[Tâches à réaliser]
1. Les affirmations suivantes concordent-elles avec la discussion sur « Grazie di » ? Répondez à chacune par oui ou par non, en citant textuellement les mots décisifs. (a) Pour Matou, la seule véritable erreur consiste à employer « Grazie di + infinito presente » pour remercier par avance. (b) Albyz compte poser la question à des amis qui travaillent dans l'enseignement. (c) Les exemples donnés par matoupaschat relèvent d'une lettre commerciale.
2. Pourriez-vous rédiger la suite de la discussion sur « Grazie di », à partir de son dernier message ?

[Extrait de page]
Merci aussi à toi, Albyz ! J'avais besoin de ce petit tour d'horizon.
Somme toute, la seule véritable erreur est d'utiliser "Grazie di + infinito presente" pour remercier par avance d'une chose ou d'une faveur qu'on n'a pas encore reçue, en calquant la construction française "Merci de + infinitif" (ou la construction anglaise avec "Grazie per + infinito").
Ciao!
Matou


----------



## albyz

Bonjour Matou,
je ne vais pas tarder à voir des amis qui travaillent dans le domaine de l'édition de livres et j'en profiterai pour les enquiquiner un peu avec cette question "épineuse". Ils adorent ça !
Intéressant, est-ce que tu pourrais me donner un exemple de :


matoupaschat said:


> ..."Grazie di + infinito presente" pour remercier par avance d'une chose ou d'une faveur qu'on n'a pas encore reçue


Bonne semaine au chaud 
Albyz


----------



## matoupaschat

Par ex. "grazie di inviarmi i campioni richiesti" o "grazie di confermare l'avvenuto pagamento", dans une lettre commerciale, comme indiqué dans le lien de la Crusca déjà cité.

Extraits d'un jeu de données spatiales
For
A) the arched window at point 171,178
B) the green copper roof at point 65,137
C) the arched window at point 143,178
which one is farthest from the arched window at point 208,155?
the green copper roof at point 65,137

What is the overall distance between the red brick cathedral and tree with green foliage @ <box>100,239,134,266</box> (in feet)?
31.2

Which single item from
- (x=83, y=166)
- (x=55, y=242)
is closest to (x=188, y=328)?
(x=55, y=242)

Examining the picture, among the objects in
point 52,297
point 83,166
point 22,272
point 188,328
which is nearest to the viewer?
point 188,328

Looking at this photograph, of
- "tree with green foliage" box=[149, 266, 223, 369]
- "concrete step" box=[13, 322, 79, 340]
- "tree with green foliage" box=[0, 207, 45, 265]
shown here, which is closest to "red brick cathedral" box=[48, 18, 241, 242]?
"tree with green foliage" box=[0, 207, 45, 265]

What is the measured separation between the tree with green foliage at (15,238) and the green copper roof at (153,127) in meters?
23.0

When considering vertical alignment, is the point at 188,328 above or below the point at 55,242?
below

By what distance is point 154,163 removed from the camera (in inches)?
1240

[Réponses de l'exercice]
1.
(a) Oui : « la seule véritable erreur est d'utiliser "Grazie di + infinito presente" pour remercier par avance ».
(b) Non : « des amis qui travaillent dans le domaine de l'édition de livres ».
(c) Oui : « dans une lettre commerciale ».

2.
Merci, et bonne semaine aussi à toi .
Matou


----------



## albyz

matoupaschat said:


> Par ex. "grazie di inviarmi i campioni richiesti" o "grazie di confermare l'avvenuto pagamento", dans une lettre commerciale, comme indiqué dans le lien de la Crusca déjà cité.
> Merci, et bonne semaine aussi à toi .
> Matou



Merci. Je n'arrivais pas construire quelque chose avec une conjugaison au futur, et pour cause, il n'y avait pas de futur.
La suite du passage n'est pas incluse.